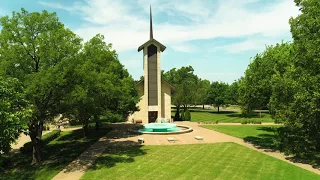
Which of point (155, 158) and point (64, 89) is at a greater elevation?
point (64, 89)

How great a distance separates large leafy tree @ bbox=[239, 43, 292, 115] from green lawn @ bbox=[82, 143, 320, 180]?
5139 mm

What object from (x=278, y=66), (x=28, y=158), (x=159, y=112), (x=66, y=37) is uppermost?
(x=66, y=37)

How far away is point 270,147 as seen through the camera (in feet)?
74.3

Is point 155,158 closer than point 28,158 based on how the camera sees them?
Yes

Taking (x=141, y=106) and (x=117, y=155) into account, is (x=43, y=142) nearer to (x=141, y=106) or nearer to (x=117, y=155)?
(x=117, y=155)

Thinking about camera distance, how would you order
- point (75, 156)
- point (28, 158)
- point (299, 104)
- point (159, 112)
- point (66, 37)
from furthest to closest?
point (159, 112) → point (28, 158) → point (75, 156) → point (66, 37) → point (299, 104)

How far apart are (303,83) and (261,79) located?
26.6ft

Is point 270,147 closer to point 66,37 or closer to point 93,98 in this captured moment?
point 93,98

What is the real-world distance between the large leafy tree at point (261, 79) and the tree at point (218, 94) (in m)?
46.0

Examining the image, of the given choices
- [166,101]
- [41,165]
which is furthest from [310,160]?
[166,101]

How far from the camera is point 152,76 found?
4456 centimetres

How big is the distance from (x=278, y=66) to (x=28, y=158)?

########

What to produce:
Copy all of the entries above word for word, and leave the pictures out of your copy.

Exercise answer:
Which of point (155, 158) and point (64, 89) is at a greater elevation?
point (64, 89)

How great a distance separates large leafy tree @ bbox=[239, 43, 292, 115] from green lawn @ bbox=[82, 143, 320, 180]?
5139 mm

What object from (x=278, y=66), (x=28, y=158), (x=159, y=112), (x=66, y=37) is uppermost?
(x=66, y=37)

How far away is point 270,147 as seen through the camera (in feet)?
74.3

Is point 155,158 closer than point 28,158 based on how the camera sees them?
Yes

Taking (x=141, y=106) and (x=117, y=155) into account, is (x=43, y=142) nearer to (x=141, y=106) or nearer to (x=117, y=155)?
(x=117, y=155)

Thinking about camera distance, how would you order
- point (75, 156)
- point (28, 158)
- point (299, 104)
- point (159, 112)
- point (66, 37)
from furthest to closest?
point (159, 112) → point (28, 158) → point (75, 156) → point (66, 37) → point (299, 104)

How far apart are (303,83) and (261,79) located?
26.6ft

Is point 270,147 closer to point 66,37 or closer to point 93,98 in this captured moment?
point 93,98

What is the real-world distance between the large leafy tree at point (261, 79) and the tree at point (218, 94) (in m)?
46.0

Examining the image, of the given choices
- [166,101]
- [41,165]
which is furthest from [310,160]?
[166,101]

How far from the camera is point 152,76 found?
4456 centimetres

How big is the distance from (x=278, y=66) to (x=28, y=158)?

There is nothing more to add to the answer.